Menulis Kembali Dongeng Poso, Menjaga Kearifan Leluhur

0
148
Proses menulis kembali dongeng-dongeng Poso bersama anak muda perempuan Poso. Foto : Dok. Mosintuwu

Seorang pahlawan super sudah sangat familiar di telinga anak-anak Poso era 1950an ketika belum ada televisi atau cerita bergambar menjangkau wilayah ini. Saat Stan Lee merilis sosok Iron Mask tahun 1968. Di tepi Danau Poso sudah ada manusia super bernama Bukiau. Bukiau dan Iron Mask sama-sama memiliki kekuatan dahsyat yang disemburkan melalui tangannya. Di dada keduanya juga muncul cahaya putih menyilaukan saat kekuatan super itu digunakan.

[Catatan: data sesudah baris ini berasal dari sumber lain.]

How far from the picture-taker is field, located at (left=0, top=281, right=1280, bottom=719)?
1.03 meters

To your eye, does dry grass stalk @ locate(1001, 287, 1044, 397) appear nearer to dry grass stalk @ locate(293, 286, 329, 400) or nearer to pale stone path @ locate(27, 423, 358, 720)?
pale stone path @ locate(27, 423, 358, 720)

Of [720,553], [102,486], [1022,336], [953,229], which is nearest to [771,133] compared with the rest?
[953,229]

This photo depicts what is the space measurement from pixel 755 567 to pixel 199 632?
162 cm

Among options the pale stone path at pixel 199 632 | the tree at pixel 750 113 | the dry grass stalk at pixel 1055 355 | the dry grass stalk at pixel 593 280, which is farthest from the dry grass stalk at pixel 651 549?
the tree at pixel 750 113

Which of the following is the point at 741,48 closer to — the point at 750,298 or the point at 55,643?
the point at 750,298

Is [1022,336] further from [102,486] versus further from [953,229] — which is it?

Iron Mask, kita semua tahu adalah karakter yang diciptakan Stan Lee dibawah bendera Marvel Comics, namun siapa pencipta Bukiau kita tidak pernah mendengarnya. Buku cerita tentang sosok yang menguasai tepian Danau Poso itu juga tidak ditemukan di perpustakaan. Dia hanya pernah sering diceritakan dari mulut ke mulut. Itupun, tidak lagi sampai ke telinga anak-anak saat tradisi bertutur digantikan televisi dan kini gawai pintar.

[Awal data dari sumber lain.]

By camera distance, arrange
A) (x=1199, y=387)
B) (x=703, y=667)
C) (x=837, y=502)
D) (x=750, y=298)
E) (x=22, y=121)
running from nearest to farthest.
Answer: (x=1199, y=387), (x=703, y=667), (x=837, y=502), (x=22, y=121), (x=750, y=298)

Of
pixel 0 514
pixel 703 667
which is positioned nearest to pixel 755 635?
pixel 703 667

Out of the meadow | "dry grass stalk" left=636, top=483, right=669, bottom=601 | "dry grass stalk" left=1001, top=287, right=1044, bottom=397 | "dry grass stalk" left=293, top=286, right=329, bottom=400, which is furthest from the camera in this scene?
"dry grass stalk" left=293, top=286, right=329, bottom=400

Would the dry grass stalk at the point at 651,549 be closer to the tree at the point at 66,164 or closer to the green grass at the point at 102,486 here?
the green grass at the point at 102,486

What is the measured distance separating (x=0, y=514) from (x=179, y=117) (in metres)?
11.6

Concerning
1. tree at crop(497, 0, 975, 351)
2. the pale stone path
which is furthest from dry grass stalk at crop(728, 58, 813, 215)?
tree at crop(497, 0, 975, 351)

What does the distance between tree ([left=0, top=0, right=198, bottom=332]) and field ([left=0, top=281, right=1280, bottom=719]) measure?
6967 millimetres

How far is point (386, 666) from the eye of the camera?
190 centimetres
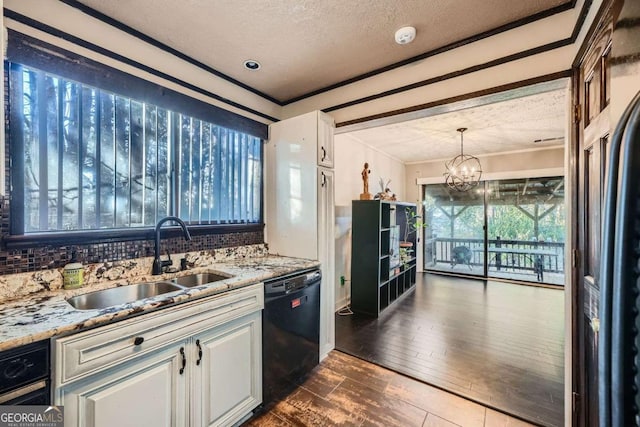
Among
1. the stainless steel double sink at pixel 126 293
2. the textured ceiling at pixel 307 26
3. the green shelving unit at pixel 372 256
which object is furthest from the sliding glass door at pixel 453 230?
the stainless steel double sink at pixel 126 293

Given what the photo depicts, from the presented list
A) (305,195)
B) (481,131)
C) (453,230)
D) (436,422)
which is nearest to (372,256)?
(305,195)

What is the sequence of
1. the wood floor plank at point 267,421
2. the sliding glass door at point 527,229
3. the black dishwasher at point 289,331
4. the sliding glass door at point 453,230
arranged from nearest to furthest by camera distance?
the wood floor plank at point 267,421
the black dishwasher at point 289,331
the sliding glass door at point 527,229
the sliding glass door at point 453,230

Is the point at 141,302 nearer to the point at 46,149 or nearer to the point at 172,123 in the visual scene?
the point at 46,149

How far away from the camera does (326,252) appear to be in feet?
7.89

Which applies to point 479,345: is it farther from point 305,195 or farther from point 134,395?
point 134,395

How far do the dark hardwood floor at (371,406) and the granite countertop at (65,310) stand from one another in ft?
3.16

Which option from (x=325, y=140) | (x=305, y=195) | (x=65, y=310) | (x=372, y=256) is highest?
(x=325, y=140)

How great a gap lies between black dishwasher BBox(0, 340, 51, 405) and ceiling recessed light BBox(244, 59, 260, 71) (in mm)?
2076

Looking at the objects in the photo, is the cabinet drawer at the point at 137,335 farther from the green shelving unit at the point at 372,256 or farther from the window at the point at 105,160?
the green shelving unit at the point at 372,256

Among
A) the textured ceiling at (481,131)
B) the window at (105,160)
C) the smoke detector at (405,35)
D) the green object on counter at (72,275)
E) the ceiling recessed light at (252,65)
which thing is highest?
the textured ceiling at (481,131)

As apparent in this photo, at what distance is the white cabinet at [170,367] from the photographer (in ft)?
3.35

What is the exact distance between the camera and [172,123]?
6.50 ft

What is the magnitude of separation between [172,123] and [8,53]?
82cm

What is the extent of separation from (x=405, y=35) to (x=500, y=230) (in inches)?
206
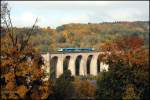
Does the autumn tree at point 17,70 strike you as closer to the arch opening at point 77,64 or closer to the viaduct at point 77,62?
the viaduct at point 77,62

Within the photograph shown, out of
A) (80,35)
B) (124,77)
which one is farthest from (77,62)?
(124,77)

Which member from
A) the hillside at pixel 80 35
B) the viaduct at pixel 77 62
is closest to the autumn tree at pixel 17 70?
the viaduct at pixel 77 62

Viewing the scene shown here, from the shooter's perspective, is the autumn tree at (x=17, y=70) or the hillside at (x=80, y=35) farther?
the hillside at (x=80, y=35)

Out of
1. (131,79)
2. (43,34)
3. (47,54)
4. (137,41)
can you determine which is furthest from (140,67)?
(43,34)

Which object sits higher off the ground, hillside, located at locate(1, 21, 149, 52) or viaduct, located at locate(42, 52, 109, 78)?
hillside, located at locate(1, 21, 149, 52)

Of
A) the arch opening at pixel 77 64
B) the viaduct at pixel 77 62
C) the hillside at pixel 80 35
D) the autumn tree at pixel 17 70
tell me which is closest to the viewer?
the autumn tree at pixel 17 70

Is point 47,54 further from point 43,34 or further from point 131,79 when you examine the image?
point 131,79

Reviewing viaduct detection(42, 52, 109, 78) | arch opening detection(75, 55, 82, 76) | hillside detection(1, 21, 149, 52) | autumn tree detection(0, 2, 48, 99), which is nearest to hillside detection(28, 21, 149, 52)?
hillside detection(1, 21, 149, 52)

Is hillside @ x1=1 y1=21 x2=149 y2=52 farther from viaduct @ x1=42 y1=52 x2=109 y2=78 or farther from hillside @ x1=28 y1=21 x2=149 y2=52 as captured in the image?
viaduct @ x1=42 y1=52 x2=109 y2=78
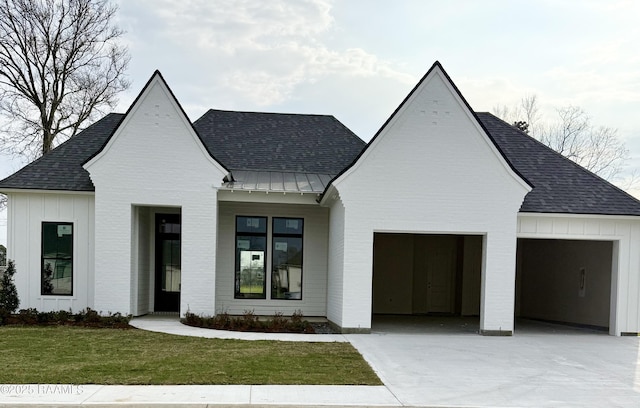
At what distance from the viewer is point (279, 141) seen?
18.2 metres

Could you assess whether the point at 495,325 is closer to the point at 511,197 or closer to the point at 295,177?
the point at 511,197

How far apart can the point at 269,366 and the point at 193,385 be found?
1572 millimetres

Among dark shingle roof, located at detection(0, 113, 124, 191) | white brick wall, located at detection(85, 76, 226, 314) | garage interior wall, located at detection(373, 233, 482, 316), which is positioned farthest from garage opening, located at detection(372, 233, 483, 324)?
dark shingle roof, located at detection(0, 113, 124, 191)

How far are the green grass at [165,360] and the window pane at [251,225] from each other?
523 cm

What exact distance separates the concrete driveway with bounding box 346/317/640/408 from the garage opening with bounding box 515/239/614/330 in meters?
1.56

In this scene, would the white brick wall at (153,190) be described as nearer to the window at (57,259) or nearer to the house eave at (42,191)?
the house eave at (42,191)

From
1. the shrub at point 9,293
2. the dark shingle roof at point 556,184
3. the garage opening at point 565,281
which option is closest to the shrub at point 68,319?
the shrub at point 9,293

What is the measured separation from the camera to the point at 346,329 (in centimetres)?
1287

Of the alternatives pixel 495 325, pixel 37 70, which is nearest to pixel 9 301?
pixel 495 325

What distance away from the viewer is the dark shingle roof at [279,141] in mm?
17062

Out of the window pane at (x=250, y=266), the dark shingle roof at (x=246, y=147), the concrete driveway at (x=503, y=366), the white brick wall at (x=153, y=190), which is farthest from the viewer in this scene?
the window pane at (x=250, y=266)

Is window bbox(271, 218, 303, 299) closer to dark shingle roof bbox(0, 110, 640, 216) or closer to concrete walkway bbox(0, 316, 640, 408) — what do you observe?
dark shingle roof bbox(0, 110, 640, 216)

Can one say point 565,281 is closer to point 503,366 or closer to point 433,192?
point 433,192

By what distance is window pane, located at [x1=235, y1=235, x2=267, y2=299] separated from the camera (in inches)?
639
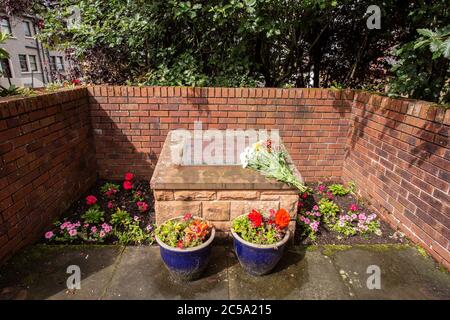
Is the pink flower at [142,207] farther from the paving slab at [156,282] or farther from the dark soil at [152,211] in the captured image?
the paving slab at [156,282]

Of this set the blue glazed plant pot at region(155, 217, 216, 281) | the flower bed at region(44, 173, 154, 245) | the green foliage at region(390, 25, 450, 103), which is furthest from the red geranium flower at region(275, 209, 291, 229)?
the green foliage at region(390, 25, 450, 103)

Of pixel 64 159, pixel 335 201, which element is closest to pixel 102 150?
pixel 64 159

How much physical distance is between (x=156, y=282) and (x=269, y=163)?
1565 mm

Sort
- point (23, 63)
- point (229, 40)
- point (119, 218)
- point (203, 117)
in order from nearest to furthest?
1. point (119, 218)
2. point (203, 117)
3. point (229, 40)
4. point (23, 63)

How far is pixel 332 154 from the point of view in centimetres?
433

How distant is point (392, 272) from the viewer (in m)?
2.50

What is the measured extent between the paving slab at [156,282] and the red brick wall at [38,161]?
1051mm

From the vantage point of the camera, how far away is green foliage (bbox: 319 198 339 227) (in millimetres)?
3325

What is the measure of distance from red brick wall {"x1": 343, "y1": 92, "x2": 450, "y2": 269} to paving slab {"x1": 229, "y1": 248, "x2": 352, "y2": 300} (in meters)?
1.08

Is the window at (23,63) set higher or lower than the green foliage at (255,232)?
higher

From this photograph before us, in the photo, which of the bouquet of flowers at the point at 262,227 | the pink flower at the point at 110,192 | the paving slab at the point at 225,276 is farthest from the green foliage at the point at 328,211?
the pink flower at the point at 110,192

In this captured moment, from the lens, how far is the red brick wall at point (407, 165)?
2.52 meters

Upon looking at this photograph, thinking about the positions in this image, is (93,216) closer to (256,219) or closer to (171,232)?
(171,232)

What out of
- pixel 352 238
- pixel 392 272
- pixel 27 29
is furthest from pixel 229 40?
pixel 27 29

Proses menulis kembali dongeng-dongeng Poso bersama anak muda perempuan Poso. Foto : Dok. Mosintuwu

Kisah Bukiau dan cerita-cerita turun temurun masyarakat Poso lainnya menjadi salah satu pendorong lahirnya Komunitas Dongeng Poso. Gerakan yang di inisiasi sejumlah remaja perempuan ini sudah melakukan langkah maju. Menulis. Agar cerita bijaksana yang sarat makna tidak lenyap oleh waktu.

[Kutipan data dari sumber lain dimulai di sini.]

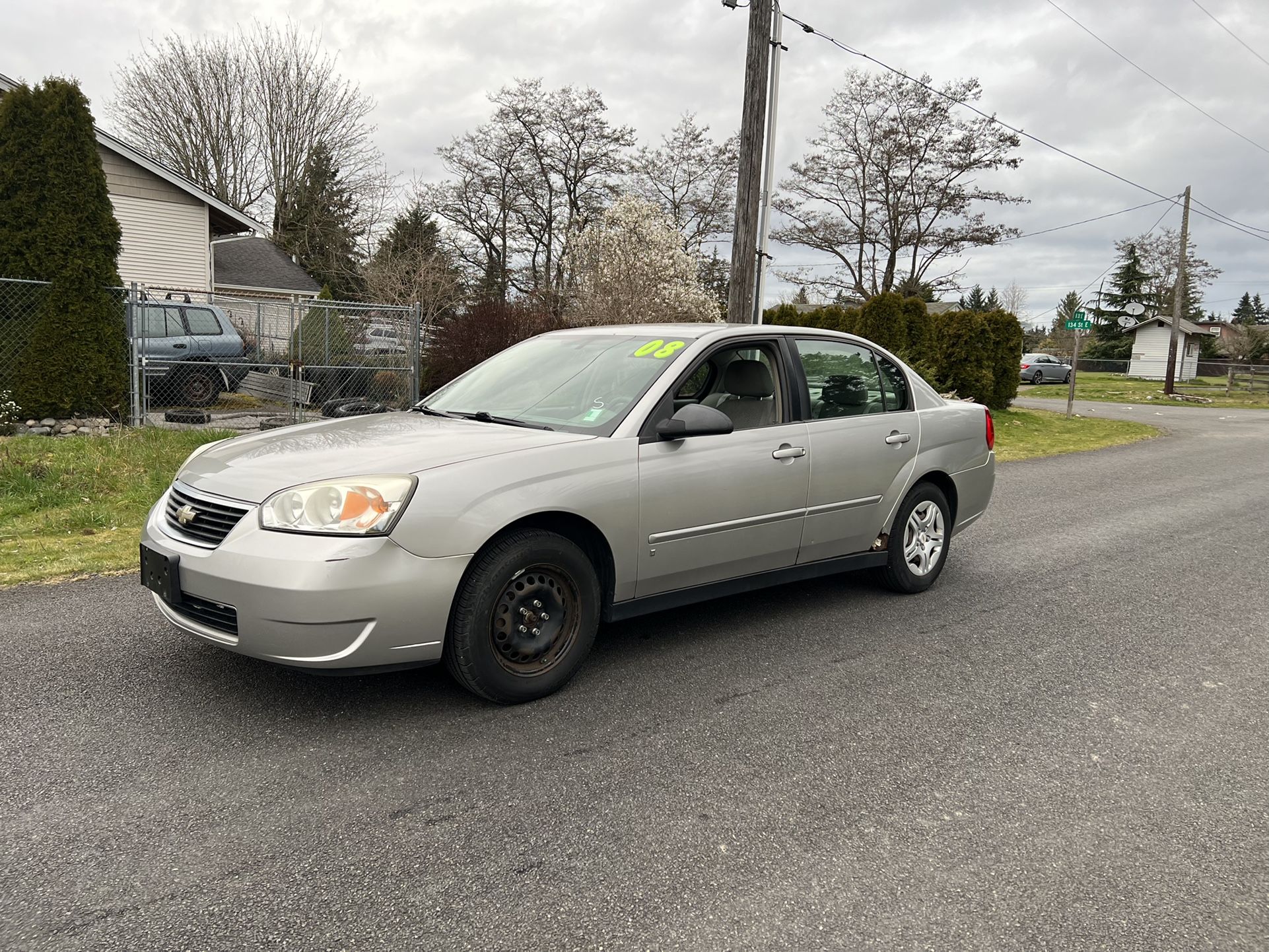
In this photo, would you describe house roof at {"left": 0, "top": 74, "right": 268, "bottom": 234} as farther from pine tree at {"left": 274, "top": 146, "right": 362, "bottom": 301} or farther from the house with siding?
pine tree at {"left": 274, "top": 146, "right": 362, "bottom": 301}

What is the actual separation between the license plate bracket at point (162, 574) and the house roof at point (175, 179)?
17.0 metres

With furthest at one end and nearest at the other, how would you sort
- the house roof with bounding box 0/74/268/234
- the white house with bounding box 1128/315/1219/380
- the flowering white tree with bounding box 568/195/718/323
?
1. the white house with bounding box 1128/315/1219/380
2. the flowering white tree with bounding box 568/195/718/323
3. the house roof with bounding box 0/74/268/234

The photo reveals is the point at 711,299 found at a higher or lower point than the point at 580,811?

Adalah 7 orang remaja perempuan, Echa Torokano, Kezia Tabunggi, Aurel Sewang, Ferny To’umbo, Indry Kanina, dan Dina Ancura yang sama-sama punya hobi menulis dan bercerita, bersepakat membentuk sebuah komunitas yang mereka beri nama Komunitas Dongeng Poso. Nama Poso dipakai untuk menunjukkan kalau cerita yang mereka angkat semuanya berasal dari wilayah ini.

Dina Ancura mengatakan, ide membentuk komunitas ini muncul karena menyadari dia dan kawan-kawannya hampir sudah tidak lagi pernah mendengarkan dongeng yang dalam bahasa Poso dikenal dengan Laolita. Kalaupun ada yang mereka dengarkan biasanya adalah fabel tentang Harimau, Gajah, atau Jerapah, hewan yang tidak ada di Sulawesi. Padahal, Poso kaya dengan cerita-cerita seperti itu.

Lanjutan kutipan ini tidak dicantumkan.